Wow! Great, Great job! be prepared for the flood of people asking you to PM them your dealer / CA so they can do the same :thumbup:


----------



## kilalachick (Aug 25, 2016)

haha no problem. Always here to help as others have done for me.


----------



## xerovelocity (Apr 23, 2010)

kilalachick said:


> haha no problem. Always here to help as others have done for me.


You beat almost 99% of the regular forum members in getting such an awesome deal. Great stroke of luck or just the right timing. Happy that you got an awesome deal!


----------



## xerovelocity (Apr 23, 2010)

tturedraider said:


> Yes, there's trunk money. The F10 5er is on clearance sale. The G30 5er goes into production in November.


How much? Does it vary from region to region? Any info appreciated. Your response comes with confidence so hoping to get more info :thumbup:


----------



## DBV (Sep 21, 2008)

So, what price should one be looking to get on at 528 or 535 right now? I read there is trunk money, but could not find what it might be. I get USAA discount. Are they still aggressive on leasing these?


----------



## kilalachick (Aug 25, 2016)

DBV said:


> So, what price should one be looking to get on at 528 or 535 right now? I read there is trunk money, but could not find what it might be. I get USAA discount. Are they still aggressive on leasing these?


They are very aggressive at this time for the 5 series. I got the MSRP from 69040 down to 60200 with no incentives. Lease 10k/36 months.


----------



## tturedraider (Nov 11, 2005)

xerovelocity said:


> How much? Does it vary from region to region? Any info appreciated. Your response comes with confidence so hoping to get more info :thumbup:


Sorry to disappoint, but I don't know how much. Just based on the deals that dealers are advertising and making below invoice there has to be a substantial amount of trunk money.


----------



## [email protected] (Jan 27, 2014)

5-series is not typically the biggest seller. Most dealers want to take the opportunity to free up their 2016 inventory. Who knows what next month could bring, so it's best to take advantage of great residuals. 

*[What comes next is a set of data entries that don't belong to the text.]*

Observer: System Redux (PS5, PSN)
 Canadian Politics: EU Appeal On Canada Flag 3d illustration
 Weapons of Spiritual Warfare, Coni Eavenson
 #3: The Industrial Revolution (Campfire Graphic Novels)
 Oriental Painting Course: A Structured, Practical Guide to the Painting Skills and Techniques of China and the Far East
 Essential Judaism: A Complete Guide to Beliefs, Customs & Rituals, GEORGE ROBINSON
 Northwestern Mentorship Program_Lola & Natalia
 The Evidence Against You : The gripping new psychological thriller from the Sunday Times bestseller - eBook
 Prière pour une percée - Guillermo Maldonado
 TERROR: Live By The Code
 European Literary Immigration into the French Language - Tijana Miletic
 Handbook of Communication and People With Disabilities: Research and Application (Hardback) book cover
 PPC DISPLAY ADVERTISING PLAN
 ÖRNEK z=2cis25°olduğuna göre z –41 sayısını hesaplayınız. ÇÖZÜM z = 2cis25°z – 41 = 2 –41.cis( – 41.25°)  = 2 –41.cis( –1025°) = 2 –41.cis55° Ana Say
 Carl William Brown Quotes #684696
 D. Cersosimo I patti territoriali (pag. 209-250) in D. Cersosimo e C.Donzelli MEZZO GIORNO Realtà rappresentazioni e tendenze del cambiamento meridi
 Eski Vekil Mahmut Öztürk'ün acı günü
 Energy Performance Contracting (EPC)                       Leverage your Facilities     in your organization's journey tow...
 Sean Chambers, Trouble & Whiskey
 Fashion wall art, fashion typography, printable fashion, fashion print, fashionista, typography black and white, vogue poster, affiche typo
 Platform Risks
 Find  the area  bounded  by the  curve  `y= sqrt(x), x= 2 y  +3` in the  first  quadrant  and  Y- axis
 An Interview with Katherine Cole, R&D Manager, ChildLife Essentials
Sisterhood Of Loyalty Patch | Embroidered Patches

(Not every car at every dealer has trunk money.)


----------



## xerovelocity (Apr 23, 2010)

tturedraider said:


> Sorry to disappoint, but I don't know how much. Just based on the deals that dealers are advertising and making below invoice there has to be a substantial amount of trunk money.


Gotcha!

Love that pic in your signature. Driving pleasure hahah. :thumbup:


----------



## mikeriley (Mar 20, 2008)

kilalachick said:


> They are very aggressive at this time for the 5 series. I got the MSRP from 69040 down to 60200 with no incentives. Lease 10k/36 months.


So you paid 8800 less than msrp or less than involce. please clarify, thats a big difference.


----------



## the J-Man (Jul 31, 2009)

Based on BMW website calculations, it looks like 5-series has a MF of .00125 for this month? 

Can somebody confirm or deny that I am correct?


----------



## kilalachick (Aug 25, 2016)

mikeriley said:


> So you paid 8800 less than msrp or less than involce. please clarify, thats a big difference.


Its from MSRP.


----------



## kilalachick (Aug 25, 2016)

the J-Man said:


> Based on BMW website calculations, it looks like 5-series has a MF of .00125 for this month?
> 
> Can somebody confirm or deny that I am correct?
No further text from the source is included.